Undoubtedly, sharing the code and presenting the analysis of single-cell genomics datasets in this manner requires substantial effort from the authors. On the positive side, this comes with the benefit of fast and transparent peer review, in which reviewers do not have to possess specialized skills or knowledge of software packages but can rather fully focus on the authors’ interpretation of the results and their relevance to pulmonary biology or disease. It is worth mentioning that peer review is a lengthy process, and sharing data, code, or analysis results up front possesses the risk of “being scooped.” These risks are usually mitigated by depositing the manuscript linked to a specific dataset and analysis to one of the available and reliable preprint servers, such as arXiv.org or bioRxiv.org. A great example of such an approach is recent work from Habermann and colleagues, who made their high-quality, well-annotated dataset and accompanying code publicly available at the time of publishing the preprint, making it an invaluable resource for the community 10 months before its publication in a peer-reviewed journal (11).

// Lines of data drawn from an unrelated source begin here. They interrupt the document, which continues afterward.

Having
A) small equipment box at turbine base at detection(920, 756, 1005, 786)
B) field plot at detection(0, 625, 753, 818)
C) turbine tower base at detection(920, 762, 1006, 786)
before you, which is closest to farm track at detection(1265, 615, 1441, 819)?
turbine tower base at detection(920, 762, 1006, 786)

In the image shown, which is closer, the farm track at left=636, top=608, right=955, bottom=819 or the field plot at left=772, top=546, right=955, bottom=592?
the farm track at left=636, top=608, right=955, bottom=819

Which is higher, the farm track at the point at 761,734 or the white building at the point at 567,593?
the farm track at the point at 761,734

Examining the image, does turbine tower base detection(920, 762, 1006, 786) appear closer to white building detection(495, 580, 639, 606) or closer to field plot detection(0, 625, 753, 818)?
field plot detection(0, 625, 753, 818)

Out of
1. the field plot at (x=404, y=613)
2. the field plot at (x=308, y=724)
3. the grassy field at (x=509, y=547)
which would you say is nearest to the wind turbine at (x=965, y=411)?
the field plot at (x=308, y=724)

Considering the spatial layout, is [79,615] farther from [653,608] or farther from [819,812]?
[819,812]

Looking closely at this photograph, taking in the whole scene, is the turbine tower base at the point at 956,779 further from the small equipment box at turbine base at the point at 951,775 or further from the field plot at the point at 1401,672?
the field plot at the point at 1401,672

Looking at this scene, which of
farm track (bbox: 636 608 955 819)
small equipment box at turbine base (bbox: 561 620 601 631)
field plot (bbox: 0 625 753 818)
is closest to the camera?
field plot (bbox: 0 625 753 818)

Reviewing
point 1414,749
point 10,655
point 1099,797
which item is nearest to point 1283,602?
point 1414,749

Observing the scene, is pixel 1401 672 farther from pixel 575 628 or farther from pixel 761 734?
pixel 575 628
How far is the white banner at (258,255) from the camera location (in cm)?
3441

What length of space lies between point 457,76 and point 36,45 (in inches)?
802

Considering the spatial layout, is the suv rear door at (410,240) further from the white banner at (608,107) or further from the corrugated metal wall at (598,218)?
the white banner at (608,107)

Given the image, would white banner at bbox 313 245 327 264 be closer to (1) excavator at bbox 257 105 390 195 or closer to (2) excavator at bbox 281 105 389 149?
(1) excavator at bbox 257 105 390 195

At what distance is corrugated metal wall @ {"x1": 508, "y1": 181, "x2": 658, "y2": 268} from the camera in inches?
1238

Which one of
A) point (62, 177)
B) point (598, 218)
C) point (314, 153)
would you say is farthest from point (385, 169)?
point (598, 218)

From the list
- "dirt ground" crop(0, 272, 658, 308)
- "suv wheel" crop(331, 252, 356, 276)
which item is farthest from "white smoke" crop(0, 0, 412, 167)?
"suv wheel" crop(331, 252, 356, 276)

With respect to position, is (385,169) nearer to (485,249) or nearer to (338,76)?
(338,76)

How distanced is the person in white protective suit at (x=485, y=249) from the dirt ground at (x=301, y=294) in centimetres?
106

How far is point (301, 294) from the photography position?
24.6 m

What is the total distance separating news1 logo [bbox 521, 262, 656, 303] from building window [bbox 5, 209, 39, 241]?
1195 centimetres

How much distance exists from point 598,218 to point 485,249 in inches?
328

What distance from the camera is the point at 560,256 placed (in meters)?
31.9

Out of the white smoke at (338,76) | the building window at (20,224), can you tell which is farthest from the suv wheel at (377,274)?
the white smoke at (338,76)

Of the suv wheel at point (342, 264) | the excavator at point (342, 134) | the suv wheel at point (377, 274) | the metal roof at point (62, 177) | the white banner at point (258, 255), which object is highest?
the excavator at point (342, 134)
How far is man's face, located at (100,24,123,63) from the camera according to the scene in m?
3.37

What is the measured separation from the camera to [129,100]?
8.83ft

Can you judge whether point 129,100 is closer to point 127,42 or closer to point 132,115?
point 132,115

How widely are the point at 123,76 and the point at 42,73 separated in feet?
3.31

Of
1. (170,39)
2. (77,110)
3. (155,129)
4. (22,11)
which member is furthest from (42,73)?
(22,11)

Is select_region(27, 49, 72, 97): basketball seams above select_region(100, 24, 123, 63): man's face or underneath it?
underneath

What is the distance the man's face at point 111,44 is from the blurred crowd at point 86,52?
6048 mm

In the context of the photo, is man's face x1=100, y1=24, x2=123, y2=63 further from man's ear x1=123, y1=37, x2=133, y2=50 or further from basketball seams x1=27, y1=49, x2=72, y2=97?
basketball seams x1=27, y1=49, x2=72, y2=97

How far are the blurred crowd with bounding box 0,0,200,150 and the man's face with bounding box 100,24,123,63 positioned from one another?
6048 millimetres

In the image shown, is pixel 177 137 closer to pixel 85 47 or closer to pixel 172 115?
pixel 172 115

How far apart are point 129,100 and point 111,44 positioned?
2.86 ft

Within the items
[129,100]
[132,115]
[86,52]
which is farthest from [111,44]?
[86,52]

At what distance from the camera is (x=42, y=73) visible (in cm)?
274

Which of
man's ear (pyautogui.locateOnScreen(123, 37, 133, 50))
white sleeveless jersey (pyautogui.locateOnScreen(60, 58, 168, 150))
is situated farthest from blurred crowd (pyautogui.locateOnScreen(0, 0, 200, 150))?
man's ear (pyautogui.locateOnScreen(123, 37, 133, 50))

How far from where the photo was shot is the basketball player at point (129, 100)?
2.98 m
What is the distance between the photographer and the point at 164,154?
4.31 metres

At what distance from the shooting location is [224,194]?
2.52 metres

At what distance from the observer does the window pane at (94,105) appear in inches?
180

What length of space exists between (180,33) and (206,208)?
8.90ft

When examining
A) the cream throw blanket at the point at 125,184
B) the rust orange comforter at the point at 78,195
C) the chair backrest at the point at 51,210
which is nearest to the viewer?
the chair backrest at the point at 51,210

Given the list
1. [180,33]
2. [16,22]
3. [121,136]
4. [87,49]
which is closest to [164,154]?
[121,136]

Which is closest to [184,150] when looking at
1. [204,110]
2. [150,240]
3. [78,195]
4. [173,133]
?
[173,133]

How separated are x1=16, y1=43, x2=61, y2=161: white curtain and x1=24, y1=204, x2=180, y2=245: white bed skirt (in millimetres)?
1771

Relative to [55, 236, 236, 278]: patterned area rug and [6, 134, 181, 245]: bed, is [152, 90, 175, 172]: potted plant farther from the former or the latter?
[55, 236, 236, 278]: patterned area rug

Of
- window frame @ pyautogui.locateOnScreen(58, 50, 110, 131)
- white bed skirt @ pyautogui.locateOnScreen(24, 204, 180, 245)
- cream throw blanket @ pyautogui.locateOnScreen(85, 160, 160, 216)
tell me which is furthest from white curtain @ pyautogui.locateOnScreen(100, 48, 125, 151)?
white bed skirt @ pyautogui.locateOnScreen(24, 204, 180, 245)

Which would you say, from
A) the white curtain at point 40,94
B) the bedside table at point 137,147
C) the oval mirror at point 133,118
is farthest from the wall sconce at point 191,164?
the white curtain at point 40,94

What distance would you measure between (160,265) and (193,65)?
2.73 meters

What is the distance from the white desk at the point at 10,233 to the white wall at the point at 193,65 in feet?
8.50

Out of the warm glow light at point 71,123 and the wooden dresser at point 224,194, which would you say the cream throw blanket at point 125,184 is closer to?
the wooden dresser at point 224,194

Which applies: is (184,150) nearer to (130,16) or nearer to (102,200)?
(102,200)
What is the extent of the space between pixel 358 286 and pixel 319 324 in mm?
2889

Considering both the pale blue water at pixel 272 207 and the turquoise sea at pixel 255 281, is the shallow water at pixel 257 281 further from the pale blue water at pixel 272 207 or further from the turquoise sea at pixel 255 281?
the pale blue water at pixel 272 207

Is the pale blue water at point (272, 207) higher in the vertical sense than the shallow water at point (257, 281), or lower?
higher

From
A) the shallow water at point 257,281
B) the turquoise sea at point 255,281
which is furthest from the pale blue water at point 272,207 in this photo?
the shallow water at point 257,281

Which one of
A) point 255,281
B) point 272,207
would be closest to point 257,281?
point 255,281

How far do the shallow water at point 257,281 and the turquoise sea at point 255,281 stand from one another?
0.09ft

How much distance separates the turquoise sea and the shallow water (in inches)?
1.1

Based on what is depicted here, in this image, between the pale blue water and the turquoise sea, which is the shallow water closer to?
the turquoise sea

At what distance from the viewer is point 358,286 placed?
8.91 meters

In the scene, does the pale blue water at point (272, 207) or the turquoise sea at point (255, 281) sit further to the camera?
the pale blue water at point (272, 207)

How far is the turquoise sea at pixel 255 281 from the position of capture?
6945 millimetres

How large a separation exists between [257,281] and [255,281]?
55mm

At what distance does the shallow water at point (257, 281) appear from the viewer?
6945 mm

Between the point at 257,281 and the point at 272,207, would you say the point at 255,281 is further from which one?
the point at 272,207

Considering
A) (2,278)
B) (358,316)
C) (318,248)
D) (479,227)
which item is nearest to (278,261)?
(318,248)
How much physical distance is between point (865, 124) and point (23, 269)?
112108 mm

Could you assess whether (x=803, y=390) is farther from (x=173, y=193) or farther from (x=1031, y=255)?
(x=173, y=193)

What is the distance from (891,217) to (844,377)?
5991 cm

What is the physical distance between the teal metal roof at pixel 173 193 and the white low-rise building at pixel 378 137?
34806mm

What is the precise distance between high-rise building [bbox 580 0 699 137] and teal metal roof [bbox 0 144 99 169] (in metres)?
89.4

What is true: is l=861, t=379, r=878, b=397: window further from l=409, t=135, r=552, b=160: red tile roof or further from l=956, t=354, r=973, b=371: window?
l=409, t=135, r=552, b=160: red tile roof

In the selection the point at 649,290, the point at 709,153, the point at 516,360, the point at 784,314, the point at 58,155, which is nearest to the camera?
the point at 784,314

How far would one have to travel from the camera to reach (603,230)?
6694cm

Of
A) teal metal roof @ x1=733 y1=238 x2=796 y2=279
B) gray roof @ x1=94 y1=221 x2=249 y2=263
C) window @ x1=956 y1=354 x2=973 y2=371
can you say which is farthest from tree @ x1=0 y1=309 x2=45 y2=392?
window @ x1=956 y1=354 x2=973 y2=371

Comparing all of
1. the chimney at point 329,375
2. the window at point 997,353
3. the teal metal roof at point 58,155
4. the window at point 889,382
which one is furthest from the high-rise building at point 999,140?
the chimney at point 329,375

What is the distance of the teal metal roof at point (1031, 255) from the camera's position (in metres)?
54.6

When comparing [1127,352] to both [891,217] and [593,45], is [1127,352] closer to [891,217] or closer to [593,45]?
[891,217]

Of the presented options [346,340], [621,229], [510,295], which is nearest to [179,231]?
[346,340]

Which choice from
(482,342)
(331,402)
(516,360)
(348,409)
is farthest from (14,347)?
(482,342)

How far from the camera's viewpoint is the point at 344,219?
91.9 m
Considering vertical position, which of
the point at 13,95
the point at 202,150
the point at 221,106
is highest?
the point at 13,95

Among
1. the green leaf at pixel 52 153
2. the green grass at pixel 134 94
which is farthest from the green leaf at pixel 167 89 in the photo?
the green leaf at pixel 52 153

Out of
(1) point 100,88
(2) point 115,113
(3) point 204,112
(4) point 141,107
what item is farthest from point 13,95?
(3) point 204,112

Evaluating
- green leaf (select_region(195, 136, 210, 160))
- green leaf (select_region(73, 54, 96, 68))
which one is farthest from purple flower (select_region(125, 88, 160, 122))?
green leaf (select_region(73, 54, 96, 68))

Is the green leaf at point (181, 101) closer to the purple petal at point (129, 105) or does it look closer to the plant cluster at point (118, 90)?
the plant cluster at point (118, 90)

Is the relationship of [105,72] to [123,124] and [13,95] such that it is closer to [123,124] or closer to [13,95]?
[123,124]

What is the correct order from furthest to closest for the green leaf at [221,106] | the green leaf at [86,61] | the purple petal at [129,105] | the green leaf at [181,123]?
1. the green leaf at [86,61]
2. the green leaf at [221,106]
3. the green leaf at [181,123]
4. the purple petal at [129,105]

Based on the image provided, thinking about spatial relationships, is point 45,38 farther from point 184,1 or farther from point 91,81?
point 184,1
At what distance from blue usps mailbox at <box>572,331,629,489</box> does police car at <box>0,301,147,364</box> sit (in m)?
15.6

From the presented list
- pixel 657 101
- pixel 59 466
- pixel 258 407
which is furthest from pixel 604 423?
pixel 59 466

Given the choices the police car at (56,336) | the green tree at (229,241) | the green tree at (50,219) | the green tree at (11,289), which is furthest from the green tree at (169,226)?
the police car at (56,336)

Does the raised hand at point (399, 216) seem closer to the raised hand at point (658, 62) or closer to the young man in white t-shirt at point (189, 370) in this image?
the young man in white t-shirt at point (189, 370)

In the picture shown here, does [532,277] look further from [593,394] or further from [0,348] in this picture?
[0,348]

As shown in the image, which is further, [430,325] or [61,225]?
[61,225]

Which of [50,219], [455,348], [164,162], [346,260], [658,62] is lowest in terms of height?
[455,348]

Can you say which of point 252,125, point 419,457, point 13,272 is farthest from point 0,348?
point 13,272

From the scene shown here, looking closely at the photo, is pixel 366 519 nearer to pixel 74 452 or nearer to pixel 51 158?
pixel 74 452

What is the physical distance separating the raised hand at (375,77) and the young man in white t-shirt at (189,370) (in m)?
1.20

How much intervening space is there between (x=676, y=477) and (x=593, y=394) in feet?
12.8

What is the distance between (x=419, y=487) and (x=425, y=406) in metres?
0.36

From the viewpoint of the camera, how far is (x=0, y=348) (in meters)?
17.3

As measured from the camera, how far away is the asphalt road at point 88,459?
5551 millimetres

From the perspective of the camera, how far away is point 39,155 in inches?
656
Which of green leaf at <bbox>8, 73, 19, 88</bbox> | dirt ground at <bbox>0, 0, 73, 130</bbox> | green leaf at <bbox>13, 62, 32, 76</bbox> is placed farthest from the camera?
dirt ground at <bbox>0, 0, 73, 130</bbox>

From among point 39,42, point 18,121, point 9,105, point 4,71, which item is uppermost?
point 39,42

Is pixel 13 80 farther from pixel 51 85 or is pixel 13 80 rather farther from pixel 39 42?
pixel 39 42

In conclusion, single-cell genomics is rapidly becoming a standard tool for basic, clinical, and translational research. These changes call for updates to guidelines for sharing genomics and other big data. Because even publicly shared data and code could be challenging to reanalyze (data could be mislabeled, deposited in an unusual format, missing or removed after the upload), journals may eventually assume a role of a “data guardian” and clone a version of the authors’ code to a specific GitHub repository and also provide a snapshot (via checksum) of the files deposited to the public repositories. Data and code integrity during and after the publication process would therefore be ensured. In this editorial, we have focused on a specific aspect related to single-cell genomics data. These ideas and suggestions, however, can and should be applied to other types of high-content data, such as imaging, metabolomics, proteomics, or mass cytometry, in the near future.